それからわたしは、レコードのスイッチを切った。音楽は鋭利な刃物で切断されたみたいに、一瞬もかからずに消えてしまう。館内は無音のボリュームが上がって、前よりずっと静かな感じがした。ベテルは猫といっしょにどこかへ行ってしまっている。ここには、わたしとソワしかいない。世界には――
「……ソワは、わたしのことを憐れだと思いますか?」
わたしは訊いてみた。ちょっと、からかうようなつもりで。
「そういうわけじゃない」
ソワは首を振って否定した。
「ただ、フミさんはそれでいいのか? これがあんたの望んだことなのか? 毎日を、無意味さの中で過ごすことが。どこにも向かわず、どこにも行きつかない日々が。あんたは自分のことを〝ヒトに似すぎた〟と言った。なら、どうしてこんなところで平気でいられる?」
わたしは黙っていた。ソワの言葉には続きがあった。指に巻いた糸がずっと向こうでひっぱられるみたいな、そんな感じがした。
「俺はそんなの、ごめんだ」
ソワは言った。吐き捨てるというよりは、何かを拾いあげるみたいに。
「マキナは俺たちすべてを管理している。俺たちの運命が最良なものとなるように。それに従っていれば、すべてはうまくいく。人類は存続し、個人は幸福に、社会は平和でいられる。俺たちは機械神に従うべきだ。けど――」
「けど?」
「そんなのは、動物園で飼われているのと同じだ」
と、ソワは言った。
わたしとソワは、カウンター越しに向かいあっていた。ソワの声はかすかに震えている。自分が正しいわけではないと、知っているからだろう。

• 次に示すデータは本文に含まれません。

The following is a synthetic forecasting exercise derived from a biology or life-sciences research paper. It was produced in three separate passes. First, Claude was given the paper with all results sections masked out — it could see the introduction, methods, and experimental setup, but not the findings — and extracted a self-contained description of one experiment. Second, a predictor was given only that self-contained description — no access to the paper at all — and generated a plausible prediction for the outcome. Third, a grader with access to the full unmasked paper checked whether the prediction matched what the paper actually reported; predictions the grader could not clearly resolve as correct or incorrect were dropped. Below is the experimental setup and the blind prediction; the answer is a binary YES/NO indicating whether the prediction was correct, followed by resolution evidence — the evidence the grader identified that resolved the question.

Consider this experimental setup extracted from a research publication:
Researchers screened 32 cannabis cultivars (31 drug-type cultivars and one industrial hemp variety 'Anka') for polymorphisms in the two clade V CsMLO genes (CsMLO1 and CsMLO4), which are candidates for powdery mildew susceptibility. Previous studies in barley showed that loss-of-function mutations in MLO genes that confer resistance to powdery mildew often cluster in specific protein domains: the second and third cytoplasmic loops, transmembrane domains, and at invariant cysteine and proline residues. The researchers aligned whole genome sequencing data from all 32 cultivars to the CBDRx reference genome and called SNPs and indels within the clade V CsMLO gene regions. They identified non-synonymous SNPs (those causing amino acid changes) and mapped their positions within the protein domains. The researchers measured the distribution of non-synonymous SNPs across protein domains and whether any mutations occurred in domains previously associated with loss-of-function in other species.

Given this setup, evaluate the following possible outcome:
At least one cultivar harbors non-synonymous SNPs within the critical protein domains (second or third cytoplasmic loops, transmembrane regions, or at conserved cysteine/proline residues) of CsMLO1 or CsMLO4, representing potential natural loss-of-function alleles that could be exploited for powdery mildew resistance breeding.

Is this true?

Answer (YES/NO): NO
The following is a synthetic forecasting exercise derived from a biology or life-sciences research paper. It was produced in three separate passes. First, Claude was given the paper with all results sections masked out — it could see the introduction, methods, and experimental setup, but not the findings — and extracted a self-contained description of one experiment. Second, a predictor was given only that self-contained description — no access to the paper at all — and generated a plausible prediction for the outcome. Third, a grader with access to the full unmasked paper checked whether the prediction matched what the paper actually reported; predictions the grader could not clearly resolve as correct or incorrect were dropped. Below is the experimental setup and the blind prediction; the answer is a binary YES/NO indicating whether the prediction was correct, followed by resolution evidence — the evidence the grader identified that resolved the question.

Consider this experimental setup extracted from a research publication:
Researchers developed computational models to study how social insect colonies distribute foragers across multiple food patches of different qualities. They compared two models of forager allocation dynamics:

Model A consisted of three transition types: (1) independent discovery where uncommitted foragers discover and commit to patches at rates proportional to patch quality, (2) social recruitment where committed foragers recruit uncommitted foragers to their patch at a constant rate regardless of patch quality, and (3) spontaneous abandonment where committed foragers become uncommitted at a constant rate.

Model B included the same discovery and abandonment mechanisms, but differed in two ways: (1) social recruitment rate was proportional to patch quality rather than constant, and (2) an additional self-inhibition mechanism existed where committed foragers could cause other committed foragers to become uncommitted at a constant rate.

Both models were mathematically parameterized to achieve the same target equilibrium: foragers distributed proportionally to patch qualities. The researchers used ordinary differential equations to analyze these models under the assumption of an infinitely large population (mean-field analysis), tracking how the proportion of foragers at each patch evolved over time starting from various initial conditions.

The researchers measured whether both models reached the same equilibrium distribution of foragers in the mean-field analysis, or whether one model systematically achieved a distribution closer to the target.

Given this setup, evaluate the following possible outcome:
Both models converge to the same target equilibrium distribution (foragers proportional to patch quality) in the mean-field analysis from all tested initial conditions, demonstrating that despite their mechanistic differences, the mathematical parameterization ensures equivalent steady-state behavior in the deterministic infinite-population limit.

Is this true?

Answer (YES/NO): YES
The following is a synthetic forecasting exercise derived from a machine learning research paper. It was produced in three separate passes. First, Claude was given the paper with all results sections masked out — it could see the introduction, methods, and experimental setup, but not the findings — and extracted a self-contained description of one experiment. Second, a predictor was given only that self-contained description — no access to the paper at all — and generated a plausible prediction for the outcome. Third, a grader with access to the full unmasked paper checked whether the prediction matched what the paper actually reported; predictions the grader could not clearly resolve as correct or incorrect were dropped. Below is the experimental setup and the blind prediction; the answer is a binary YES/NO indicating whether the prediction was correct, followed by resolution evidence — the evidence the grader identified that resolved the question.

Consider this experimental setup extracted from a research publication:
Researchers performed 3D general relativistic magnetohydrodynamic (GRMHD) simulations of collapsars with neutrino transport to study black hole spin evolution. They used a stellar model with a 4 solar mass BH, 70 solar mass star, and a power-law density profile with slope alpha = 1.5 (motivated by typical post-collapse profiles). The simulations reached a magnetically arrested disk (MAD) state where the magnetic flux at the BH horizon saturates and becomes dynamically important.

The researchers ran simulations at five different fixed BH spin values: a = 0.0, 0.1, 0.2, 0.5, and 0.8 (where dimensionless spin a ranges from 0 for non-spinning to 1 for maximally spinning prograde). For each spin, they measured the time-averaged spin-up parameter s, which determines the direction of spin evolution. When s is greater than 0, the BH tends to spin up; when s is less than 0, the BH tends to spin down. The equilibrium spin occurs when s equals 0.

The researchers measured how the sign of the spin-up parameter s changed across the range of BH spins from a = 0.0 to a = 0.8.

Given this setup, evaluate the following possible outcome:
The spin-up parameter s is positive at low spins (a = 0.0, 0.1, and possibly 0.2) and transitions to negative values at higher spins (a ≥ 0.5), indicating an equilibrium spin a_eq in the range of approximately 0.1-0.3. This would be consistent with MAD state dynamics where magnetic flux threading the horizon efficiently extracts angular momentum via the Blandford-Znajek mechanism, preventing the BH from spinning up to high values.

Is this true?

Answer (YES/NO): NO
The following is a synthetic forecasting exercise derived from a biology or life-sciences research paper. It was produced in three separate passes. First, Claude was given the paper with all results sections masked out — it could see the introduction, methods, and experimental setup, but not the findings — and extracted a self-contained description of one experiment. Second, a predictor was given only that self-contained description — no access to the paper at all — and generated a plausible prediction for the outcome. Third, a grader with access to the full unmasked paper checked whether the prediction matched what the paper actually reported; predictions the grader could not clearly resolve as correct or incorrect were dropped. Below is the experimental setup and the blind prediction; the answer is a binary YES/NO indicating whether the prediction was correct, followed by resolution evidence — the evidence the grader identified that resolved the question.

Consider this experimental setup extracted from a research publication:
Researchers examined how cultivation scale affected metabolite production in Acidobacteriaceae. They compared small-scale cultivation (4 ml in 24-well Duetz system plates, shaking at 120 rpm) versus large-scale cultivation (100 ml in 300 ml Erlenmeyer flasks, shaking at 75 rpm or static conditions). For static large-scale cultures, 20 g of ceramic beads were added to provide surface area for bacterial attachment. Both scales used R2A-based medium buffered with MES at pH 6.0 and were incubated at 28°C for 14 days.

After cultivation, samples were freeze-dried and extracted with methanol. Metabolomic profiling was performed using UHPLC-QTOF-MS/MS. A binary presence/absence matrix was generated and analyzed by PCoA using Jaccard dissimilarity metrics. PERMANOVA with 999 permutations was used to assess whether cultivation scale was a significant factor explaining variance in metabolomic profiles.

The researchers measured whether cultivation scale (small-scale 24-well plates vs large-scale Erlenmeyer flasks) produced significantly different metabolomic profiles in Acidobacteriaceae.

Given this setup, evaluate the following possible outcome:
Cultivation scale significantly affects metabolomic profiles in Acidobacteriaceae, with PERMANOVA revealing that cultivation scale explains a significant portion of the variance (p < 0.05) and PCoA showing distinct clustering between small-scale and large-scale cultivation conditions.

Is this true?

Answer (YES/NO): NO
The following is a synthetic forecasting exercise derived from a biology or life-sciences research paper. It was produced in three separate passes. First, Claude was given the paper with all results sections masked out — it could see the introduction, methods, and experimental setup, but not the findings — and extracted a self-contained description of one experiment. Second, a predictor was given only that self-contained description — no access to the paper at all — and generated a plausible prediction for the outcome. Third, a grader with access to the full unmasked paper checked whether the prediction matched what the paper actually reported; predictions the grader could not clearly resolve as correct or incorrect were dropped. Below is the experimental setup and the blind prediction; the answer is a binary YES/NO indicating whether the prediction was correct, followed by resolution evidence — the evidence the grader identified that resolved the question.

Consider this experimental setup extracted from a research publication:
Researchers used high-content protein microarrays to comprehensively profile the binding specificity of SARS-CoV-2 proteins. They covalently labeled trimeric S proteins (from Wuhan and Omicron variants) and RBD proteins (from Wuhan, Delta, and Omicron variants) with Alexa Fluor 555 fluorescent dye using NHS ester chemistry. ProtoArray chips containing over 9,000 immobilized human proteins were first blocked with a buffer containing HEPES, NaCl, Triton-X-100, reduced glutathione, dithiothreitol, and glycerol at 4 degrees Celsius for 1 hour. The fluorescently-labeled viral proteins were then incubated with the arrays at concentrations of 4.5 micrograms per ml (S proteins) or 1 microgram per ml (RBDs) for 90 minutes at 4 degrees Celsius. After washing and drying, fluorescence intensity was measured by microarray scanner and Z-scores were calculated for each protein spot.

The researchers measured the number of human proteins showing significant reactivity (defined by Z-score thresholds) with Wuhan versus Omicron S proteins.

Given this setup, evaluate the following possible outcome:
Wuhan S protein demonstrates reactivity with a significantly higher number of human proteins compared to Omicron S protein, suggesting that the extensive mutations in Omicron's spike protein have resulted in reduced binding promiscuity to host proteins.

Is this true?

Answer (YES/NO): NO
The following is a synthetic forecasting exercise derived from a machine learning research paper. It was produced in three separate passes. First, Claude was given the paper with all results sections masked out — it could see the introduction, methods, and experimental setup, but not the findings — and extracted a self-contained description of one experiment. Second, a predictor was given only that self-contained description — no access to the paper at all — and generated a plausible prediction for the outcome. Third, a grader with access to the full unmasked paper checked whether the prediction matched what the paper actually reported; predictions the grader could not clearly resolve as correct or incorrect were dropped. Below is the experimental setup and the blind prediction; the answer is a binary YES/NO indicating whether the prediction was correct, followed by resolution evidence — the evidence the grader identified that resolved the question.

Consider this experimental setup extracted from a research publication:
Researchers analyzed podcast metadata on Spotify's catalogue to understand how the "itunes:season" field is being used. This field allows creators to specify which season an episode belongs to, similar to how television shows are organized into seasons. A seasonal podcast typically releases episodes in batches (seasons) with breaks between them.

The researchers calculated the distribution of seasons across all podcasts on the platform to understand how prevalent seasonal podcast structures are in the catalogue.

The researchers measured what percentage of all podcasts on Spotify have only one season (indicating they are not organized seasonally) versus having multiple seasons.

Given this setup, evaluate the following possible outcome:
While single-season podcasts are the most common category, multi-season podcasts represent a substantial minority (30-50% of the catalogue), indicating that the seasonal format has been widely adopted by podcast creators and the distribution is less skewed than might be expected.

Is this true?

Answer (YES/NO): NO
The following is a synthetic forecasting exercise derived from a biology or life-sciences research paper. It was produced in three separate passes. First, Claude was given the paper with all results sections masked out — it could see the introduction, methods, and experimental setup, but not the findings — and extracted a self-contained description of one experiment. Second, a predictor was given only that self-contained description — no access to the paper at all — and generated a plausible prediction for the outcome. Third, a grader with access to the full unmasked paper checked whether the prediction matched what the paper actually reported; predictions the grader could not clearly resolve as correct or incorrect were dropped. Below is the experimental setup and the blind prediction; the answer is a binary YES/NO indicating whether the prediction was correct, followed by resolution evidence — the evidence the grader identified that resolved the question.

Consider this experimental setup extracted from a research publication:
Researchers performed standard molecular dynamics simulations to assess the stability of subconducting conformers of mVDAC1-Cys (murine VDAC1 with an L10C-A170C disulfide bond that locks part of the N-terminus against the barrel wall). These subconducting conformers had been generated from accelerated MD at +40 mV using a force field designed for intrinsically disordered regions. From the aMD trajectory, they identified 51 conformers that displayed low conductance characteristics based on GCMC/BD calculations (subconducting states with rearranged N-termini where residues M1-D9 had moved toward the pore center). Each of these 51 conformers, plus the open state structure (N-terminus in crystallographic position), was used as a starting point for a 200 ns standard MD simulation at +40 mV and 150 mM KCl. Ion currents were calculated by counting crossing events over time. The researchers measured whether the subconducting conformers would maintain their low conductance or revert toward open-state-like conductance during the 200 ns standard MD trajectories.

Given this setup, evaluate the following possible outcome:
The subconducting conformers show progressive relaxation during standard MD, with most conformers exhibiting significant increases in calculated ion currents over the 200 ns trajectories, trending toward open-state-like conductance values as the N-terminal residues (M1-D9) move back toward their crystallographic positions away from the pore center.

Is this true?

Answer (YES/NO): NO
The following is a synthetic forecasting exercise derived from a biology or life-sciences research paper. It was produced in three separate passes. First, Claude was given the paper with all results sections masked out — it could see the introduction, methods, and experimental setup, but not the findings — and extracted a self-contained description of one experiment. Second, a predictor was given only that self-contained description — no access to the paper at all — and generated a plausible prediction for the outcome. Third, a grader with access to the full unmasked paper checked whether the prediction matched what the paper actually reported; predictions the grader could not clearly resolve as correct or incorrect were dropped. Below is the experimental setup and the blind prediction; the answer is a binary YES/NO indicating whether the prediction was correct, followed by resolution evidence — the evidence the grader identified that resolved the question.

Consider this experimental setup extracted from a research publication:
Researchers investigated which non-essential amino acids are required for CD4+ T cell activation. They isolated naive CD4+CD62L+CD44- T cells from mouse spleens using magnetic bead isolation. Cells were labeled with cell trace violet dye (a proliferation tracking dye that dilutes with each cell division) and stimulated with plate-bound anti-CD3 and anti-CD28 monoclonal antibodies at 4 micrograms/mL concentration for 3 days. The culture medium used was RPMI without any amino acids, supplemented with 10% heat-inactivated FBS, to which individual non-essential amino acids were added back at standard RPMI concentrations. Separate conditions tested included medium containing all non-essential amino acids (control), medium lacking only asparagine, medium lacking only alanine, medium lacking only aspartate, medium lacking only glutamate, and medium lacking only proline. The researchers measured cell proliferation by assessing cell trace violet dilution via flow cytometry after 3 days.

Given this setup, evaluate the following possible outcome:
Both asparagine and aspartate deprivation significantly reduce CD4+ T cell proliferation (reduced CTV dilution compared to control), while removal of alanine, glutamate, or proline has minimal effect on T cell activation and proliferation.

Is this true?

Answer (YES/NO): NO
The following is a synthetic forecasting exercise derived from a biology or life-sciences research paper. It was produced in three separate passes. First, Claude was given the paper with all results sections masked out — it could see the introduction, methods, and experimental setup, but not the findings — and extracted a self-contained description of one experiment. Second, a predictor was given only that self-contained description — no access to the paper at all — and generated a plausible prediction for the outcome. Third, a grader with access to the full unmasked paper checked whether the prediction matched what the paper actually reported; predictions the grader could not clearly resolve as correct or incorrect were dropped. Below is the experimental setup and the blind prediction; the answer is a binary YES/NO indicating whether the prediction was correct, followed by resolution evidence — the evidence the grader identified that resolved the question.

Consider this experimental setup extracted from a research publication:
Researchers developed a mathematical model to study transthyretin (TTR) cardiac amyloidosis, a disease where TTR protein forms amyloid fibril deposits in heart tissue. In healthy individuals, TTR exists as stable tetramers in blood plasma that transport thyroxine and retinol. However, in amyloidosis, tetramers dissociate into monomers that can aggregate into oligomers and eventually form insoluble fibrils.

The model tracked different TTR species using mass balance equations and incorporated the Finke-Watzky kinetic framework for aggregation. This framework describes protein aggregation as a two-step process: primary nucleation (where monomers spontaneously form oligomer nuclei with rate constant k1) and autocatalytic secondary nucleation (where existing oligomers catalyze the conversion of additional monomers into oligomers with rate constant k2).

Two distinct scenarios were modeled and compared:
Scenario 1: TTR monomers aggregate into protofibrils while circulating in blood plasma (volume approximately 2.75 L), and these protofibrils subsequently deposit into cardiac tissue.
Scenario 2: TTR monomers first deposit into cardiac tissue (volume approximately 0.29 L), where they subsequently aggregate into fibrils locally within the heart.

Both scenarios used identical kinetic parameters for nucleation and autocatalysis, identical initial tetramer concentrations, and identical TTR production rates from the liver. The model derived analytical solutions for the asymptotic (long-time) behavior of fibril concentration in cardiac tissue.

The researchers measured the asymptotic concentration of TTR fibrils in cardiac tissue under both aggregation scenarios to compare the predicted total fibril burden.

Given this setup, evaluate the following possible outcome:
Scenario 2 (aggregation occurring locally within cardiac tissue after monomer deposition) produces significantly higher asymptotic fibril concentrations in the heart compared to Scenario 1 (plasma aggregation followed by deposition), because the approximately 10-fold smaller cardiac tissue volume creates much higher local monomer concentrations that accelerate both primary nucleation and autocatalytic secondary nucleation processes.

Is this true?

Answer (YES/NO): NO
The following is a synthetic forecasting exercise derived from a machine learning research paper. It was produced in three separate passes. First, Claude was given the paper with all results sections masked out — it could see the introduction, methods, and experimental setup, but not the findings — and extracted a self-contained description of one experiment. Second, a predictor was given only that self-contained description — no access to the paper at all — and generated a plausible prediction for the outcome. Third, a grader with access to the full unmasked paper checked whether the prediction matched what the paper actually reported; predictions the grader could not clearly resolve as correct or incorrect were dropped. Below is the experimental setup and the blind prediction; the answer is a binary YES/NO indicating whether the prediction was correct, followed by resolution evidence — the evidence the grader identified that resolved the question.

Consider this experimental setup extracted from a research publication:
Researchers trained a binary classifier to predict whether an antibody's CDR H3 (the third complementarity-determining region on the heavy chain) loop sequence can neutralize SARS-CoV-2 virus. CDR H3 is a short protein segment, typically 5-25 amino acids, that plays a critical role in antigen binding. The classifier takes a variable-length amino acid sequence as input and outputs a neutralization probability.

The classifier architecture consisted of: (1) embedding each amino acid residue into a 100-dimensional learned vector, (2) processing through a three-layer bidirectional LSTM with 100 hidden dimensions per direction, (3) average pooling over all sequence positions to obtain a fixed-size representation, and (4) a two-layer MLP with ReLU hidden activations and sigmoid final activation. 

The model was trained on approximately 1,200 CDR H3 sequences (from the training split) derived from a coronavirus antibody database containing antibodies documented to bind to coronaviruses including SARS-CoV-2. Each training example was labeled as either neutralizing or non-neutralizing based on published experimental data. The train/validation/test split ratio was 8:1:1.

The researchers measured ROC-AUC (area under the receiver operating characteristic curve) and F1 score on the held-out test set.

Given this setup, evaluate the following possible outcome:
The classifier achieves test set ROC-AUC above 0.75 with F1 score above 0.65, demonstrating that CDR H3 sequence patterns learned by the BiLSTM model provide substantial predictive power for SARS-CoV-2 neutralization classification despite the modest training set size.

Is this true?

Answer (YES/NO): YES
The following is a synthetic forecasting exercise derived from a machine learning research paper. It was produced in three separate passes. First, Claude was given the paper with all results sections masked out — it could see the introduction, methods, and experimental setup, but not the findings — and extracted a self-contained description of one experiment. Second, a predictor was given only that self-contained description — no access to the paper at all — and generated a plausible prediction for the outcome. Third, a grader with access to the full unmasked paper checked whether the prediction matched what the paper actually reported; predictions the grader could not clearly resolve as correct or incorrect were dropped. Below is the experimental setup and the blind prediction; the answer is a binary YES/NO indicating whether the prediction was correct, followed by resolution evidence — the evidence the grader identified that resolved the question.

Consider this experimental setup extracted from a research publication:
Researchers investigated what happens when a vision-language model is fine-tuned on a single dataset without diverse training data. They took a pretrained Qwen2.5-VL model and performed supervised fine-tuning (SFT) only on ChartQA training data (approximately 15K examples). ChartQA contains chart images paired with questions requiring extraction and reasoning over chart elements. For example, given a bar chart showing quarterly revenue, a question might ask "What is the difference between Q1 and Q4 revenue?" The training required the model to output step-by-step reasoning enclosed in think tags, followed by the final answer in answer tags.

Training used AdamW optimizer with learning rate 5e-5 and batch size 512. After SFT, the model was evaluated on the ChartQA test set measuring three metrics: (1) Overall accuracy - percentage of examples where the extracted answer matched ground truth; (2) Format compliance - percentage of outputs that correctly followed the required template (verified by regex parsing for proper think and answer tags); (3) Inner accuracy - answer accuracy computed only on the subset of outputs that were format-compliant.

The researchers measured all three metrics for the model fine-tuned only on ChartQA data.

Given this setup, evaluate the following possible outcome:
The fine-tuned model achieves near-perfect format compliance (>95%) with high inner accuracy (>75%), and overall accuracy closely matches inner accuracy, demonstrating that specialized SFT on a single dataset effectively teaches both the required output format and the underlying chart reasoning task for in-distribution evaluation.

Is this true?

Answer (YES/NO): NO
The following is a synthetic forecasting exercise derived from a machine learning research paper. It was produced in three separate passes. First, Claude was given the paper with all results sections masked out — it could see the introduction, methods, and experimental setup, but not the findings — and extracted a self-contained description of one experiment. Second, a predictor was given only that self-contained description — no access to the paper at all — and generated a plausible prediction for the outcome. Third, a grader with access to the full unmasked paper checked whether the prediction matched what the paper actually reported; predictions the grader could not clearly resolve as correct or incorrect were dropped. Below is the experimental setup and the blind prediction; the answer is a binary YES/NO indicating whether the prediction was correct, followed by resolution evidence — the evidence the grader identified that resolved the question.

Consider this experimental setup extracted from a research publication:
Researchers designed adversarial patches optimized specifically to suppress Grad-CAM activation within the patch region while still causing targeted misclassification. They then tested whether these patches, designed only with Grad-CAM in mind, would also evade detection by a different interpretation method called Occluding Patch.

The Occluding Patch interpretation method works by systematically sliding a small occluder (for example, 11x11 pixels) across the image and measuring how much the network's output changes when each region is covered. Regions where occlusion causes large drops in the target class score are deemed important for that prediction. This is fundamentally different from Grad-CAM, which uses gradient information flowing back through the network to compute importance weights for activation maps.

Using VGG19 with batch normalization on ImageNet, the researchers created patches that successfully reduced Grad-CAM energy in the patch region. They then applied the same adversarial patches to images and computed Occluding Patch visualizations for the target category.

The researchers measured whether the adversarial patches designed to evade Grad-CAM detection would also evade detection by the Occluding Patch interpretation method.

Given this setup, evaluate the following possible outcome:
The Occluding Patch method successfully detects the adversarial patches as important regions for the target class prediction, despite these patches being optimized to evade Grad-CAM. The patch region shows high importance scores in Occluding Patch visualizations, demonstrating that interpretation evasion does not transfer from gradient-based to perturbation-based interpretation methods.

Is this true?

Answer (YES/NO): NO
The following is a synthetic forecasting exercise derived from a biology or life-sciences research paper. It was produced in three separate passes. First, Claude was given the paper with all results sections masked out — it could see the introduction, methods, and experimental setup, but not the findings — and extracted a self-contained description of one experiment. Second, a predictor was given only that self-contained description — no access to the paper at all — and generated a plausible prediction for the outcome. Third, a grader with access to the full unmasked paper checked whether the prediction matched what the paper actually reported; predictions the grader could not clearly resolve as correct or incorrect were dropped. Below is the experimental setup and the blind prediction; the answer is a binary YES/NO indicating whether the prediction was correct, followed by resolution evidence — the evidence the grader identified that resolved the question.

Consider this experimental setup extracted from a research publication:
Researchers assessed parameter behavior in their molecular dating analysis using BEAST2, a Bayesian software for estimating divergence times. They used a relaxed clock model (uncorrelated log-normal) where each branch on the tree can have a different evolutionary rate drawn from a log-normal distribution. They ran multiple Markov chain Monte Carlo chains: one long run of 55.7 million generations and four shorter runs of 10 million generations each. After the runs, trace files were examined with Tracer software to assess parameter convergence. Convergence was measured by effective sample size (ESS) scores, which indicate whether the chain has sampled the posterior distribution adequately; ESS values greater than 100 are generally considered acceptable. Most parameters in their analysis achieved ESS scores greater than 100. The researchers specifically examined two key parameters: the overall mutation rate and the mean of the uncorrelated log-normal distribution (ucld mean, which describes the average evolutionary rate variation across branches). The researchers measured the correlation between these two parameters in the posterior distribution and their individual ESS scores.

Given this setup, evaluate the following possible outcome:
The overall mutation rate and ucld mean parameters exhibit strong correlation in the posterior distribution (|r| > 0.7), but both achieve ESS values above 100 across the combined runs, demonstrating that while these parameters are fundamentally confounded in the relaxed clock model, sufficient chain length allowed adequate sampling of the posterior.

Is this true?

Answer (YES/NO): NO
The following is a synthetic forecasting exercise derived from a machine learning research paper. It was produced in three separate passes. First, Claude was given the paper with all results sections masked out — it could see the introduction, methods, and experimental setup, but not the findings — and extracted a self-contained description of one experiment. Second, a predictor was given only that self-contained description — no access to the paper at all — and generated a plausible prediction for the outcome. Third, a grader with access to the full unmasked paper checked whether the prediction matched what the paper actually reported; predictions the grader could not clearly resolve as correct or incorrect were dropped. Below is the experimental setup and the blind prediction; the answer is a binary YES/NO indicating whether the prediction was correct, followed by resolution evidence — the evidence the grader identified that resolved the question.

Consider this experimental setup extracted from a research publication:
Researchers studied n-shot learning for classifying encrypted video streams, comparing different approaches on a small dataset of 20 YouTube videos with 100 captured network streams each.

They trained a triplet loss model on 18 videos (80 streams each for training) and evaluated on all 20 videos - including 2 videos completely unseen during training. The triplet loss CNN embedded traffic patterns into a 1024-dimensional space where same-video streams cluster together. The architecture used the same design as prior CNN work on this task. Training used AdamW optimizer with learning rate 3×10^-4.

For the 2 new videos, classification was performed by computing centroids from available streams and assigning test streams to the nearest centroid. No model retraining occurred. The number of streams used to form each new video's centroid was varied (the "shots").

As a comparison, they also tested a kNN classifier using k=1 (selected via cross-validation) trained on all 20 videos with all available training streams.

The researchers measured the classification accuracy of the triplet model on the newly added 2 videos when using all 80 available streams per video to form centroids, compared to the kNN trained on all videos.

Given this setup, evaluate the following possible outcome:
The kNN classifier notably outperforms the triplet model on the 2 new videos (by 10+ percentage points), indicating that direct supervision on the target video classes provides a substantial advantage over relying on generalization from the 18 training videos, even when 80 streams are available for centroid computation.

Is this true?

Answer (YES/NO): NO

「人類は滅びるべきだったんだ。こんな延命治療を受けて生かされるくらいなら、いっそ。死を許されないことは、生きることを許されないのと同じだ。俺たちには自分の生死を決める権利がある。生きることを強制するのは、死ぬことを強制するのと変わらない。そんなことは、例え神様でもするべきじゃないんだ」
「――そうかもしれませんね」
わたしは逆らわなかった。ソワの言っていることは、何となくわかったから。
「フミさんは、満足なのか?」
どちらかというと本当は答えなんて聞きたくないみたいに、ソワは言った。希望か絶望か、どっちが入っているのかよくわからない箱を前にしたときと同じで。
けれど――
わたしの答えは、ずっと前から決まっているのだ。
「もちろん、わたしはわたしに満足しています」
「……それはあんたが、そういうふうに作られたからだ」
ソワの言葉に、わたしは答えた。